Cut your LLM token bill in half with these 2 simple tricks

merefield · 12 April 2026 08:23

The video presents two practical methods to reduce token usage and costs when working with large language models: adopting a terse, “caveman” style of communication to minimize unnecessary language, and using the RTK (Rust Token Killer) tool to compress verbose command-line outputs into concise summaries. Together, these techniques significantly cut token consumption—by up to 40% in real-world coding tasks—helping developers save money without sacrificing code quality or productivity.

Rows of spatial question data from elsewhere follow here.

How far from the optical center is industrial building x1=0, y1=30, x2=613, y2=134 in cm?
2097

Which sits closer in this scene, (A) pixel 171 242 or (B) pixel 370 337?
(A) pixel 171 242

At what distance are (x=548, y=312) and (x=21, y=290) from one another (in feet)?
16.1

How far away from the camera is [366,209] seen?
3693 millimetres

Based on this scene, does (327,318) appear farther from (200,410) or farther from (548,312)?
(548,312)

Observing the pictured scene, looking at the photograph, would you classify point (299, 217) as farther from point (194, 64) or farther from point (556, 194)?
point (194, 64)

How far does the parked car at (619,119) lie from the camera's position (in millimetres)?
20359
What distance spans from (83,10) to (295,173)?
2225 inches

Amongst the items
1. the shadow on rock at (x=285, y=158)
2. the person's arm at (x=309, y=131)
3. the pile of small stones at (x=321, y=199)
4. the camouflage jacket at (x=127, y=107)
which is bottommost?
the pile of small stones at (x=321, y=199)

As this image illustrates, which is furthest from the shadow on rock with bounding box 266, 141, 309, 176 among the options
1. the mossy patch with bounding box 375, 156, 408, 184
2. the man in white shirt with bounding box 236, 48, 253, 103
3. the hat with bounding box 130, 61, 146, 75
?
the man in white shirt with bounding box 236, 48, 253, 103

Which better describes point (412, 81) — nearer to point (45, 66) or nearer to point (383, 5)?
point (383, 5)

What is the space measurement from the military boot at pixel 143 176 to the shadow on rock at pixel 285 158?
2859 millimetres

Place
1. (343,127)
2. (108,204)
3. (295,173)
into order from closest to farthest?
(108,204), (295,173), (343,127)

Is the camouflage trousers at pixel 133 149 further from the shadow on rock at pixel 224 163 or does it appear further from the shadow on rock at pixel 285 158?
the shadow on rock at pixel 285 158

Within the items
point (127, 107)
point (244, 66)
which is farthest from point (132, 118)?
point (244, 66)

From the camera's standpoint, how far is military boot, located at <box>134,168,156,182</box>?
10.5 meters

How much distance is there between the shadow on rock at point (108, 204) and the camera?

merefield · 12 April 2026 08:43

The video explores two effective techniques to reduce token usage and costs when working with large language models (LLMs) like Claude code or GitHub Copilot. The first technique involves instructing the coding agent to communicate in a terse, “caveman” style—using minimal, direct language without unnecessary explanations or fluff. This approach significantly cuts down the number of tokens consumed, as demonstrated with a simple FizzBuzz coding example where token usage dropped from 7.6K to 5.8K tokens. The presenter shares that this method has been part of his own workflow for over a year, emphasizing that while it may sound humorous, it is a practical way to save tokens without sacrificing code quality.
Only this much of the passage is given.